群れの大人とおぼしき狐たち、残っていたもの全部であろうか…。
何物かに食い散らかされ転がっていた。
アヤメは、子狐たちと頭領の姿を探した。
件の岩の上へ、アヤメは、ゆっくり目を這わす。
アヤメは、目を逸らし、つぶらざるをえなかった。
あまりに…あまりにも惨たらしい頭領の変わり果てた姿。
その生々しさは、岩の頂から麓までゆっくりと染め上げていることからもわかる。
それでも、アヤメは、もう一度その光景を見ざるを得なかった。
何のためか…。
頭領の変わり果てた姿の上にこの群れを襲ったモノが悠然ととぐろを巻きアヤメを見下ろしていたからである。
ヤマタノオロチであった。
オロチは、音をたてず、じっと残ったアヤメたちを見下ろしていた。
一番長い首の片目は、切りつけられたのであろうか、縦に一文字の傷があった。
漆黒の闇に染まり行くはずの黒ずんだオロチの体は、不思議なほどに青白くぼうっと浮かび上がる。
よくみれば、オロチのとぐろを巻いたからだの中に子狐たちが震えて声も出せずにいる。
アヤメが助けだそうとして足を踏み出した瞬間、岩の下から大きなウワバミたちが何匹も絡み合いながら顔を覗かせた。
オロチは、子狐のなかでも比較的大きな子狐を選んでは、ウワバミたちの中に喰わえて放り投げた。
「やめろ!!」
叫ぶアヤメの顔を見ながら、馬鹿にするかのようにゆっくり放り続けるオロチ。
周りの仲間の狐たちがウワバミに飛び掛かっていく。
思えば、子狐たちに子別れを教えなかったのは、アヤメである。
自分が受けた哀しみを群れの子狐に味あわせたくないという思いからだった。
それが仇になった。
生きるということは食べること。
常に危険と隣り合わせであるからこそ、何が危険かを学び成長していくのである。
アヤメは、子狐たちからその機会を奪ってしまったことに初めて気付いた。
本当の優しさ、愛情とは。
今、アヤメの目の前に繰り広げられる現実は、地獄絵図そのもの…。
仲間の命は絶え、子狐さえ容赦なく、食われる。
また、一匹、幼い命が、ウワバミの糧として無造作に放られていく。
アヤメは、いつしかウワバミに囲まれ、一番幼子八匹…子狐を残すまでに追い詰められていた。
ダレモ…スクエナイ。
アヤメは、傷つきながらも応戦した。
必死だった。
ウワバミたちを退けながら、必死でオロチに噛みついた。
オロチの固い皮膚にアヤメの牙は入らない。
噛めば噛むほど、アヤメの口からは、血が、じんわりと滲みでた。
そんなアヤメを尻目にオロチは、ゆっくりと楽しみながら小さな小さな子狐を一匹ずつ味わっていった。

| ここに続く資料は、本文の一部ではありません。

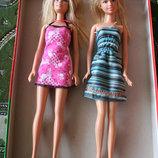 Фирменные куклы Барби от Маттел в состоянии новых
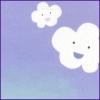 clouds :]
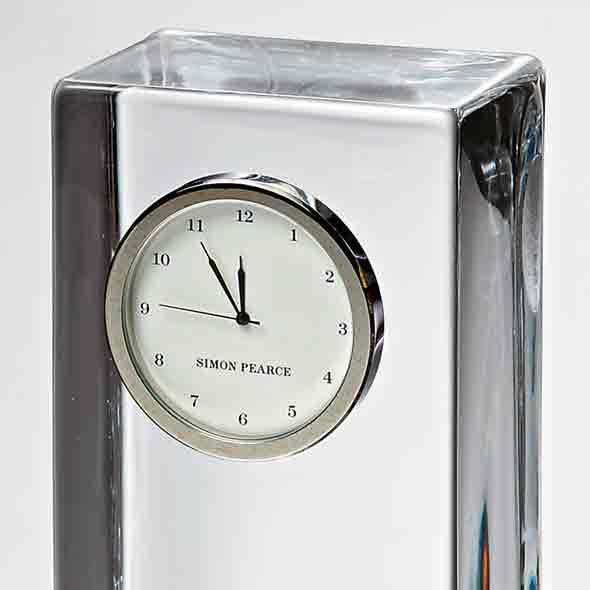 St. John's Tall Glass Desk Clock by Simon Pearce - Image 3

最後の一匹がオロチに呑まれた時、ひとひらの子狐の毛が、ゆっくりとふわふわ地面に揺れながら舞い落ちた。
その瞬間アヤメは、銀色の光りに包まれ、気を失った。
仲間を失った哀しみのあまりに…。
あるいは自分の無力に絶望したのかも知れない。
どれほど、経ったのだろうか、アヤメは、目覚めた。
生きている。
あれは、悪夢?
いや、現実だった。
アヤメは、同胞の骸の山をただ眺めているしかなかった。
夜の白みがとけだし、更に凄惨な光景がアヤメの心をぎゅうぎゅうと締め付ける。
アヤメは、何もかも嫌になって四肢を投げ出しその場に横になった。
オロチは、何処へ?
不意に、アヤメの体に黒い影が重なった。
アヤメは、首を上げた。
オロチであったところで、アヤメにとってはもうどうでもよいことだった。
生きる気力が微塵もないからだ。
それでもアヤメが気になったのは、群れの狐とは違う狐の匂いがしたからであろうか。
アヤメの目に映ったのは、銀色の毛を纏った大きな狐であった。
「あなたは?」
アヤメは、銀色のきれいな毛並みをとかすためにそっと入れた櫛のように上から下に目線をなぞった。

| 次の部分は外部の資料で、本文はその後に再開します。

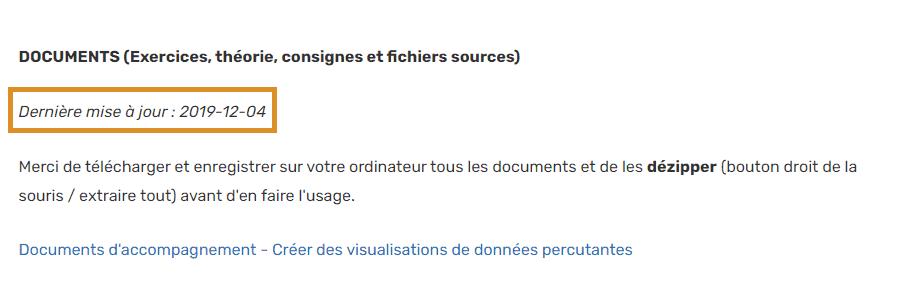 Le-CFO-masque_formation-fichiers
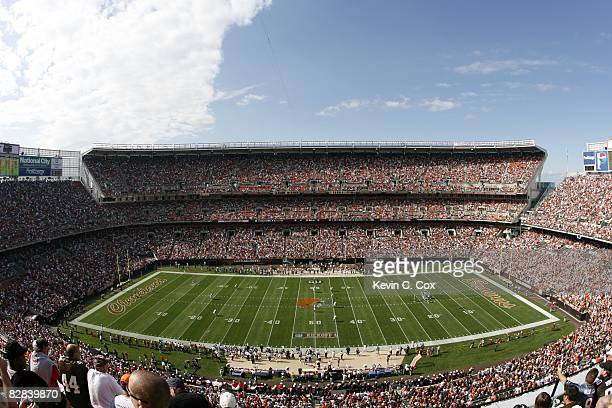 General view of Cleveland Browns Stadium is shown during the game against the Dallas Cowboys on September 7 2008 in Cleveland Ohio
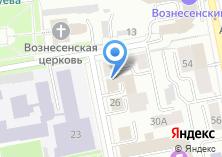 Компания «Свердловская областная коллегия адвокатов» на карте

「生きていたのなら、それがお前の運命…。ならば生きよ。」
銀色の狐は、名乗ることなく、アヤメにそう言い残し、その場を去った。
アヤメは、はっとして立ち上がったが、遥か彼方に飛んでいってしまった。
銀色の狐は、朝日に向かい、天馬のごとく、空へと駆けていった。やつらは、もうここへは来ないと言い残して…。

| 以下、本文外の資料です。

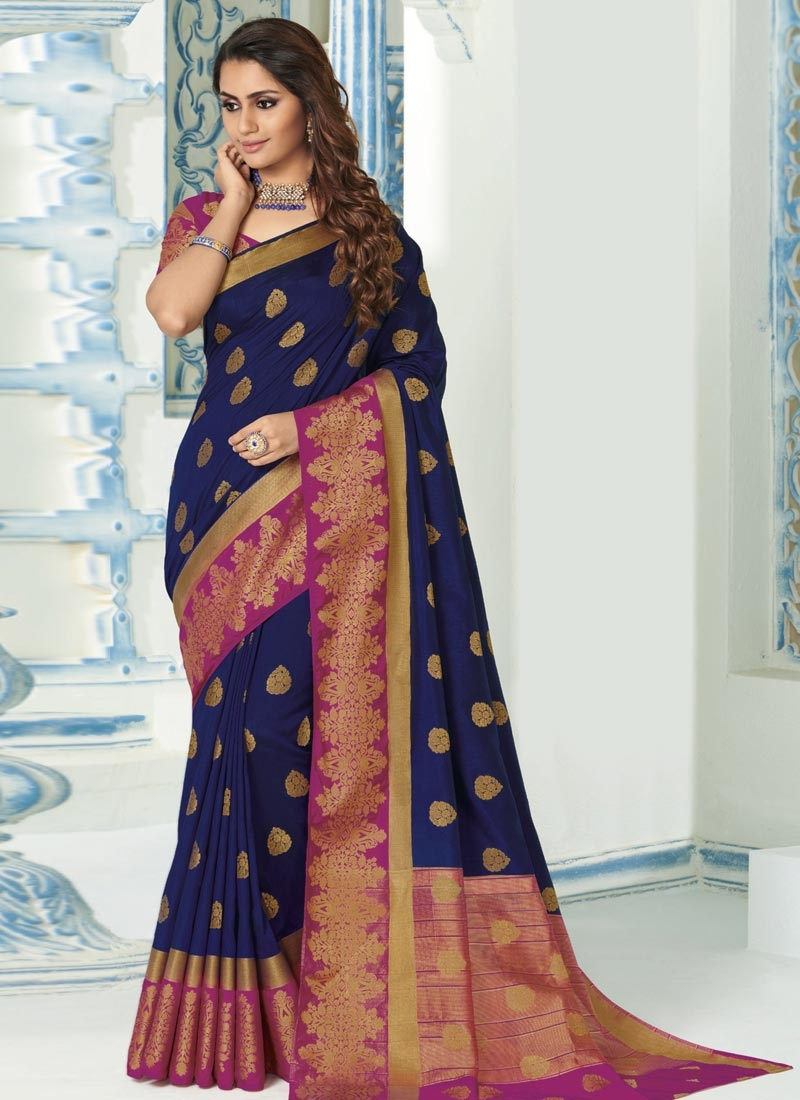 Fuchsia and Navy Blue Woven Work Art Silk Designer Contemporary Style Saree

アヤメは、あの方はもしや銀狼では、と思ったがもう、確認する術は何も持ち合わていなかった。
その後、アヤメは、仲間の亡骸を手厚く葬り、次に何をすべきか考えた。
アヤメは、ふらふらさまよいながら、歩き始めた。
やがて、アヤメは、子狐の頃、捕まった場所に立っていた。
ぼんやり、そこから見える遠くの山々を木々の隙間から見た。
自分はこれから何をすべきか…。
それ以前に寂しさが滝のようにひっきりなしにアヤメの心へうちつける。
もう、いいや…。
何もしない。なすがまま朽ち果てよう。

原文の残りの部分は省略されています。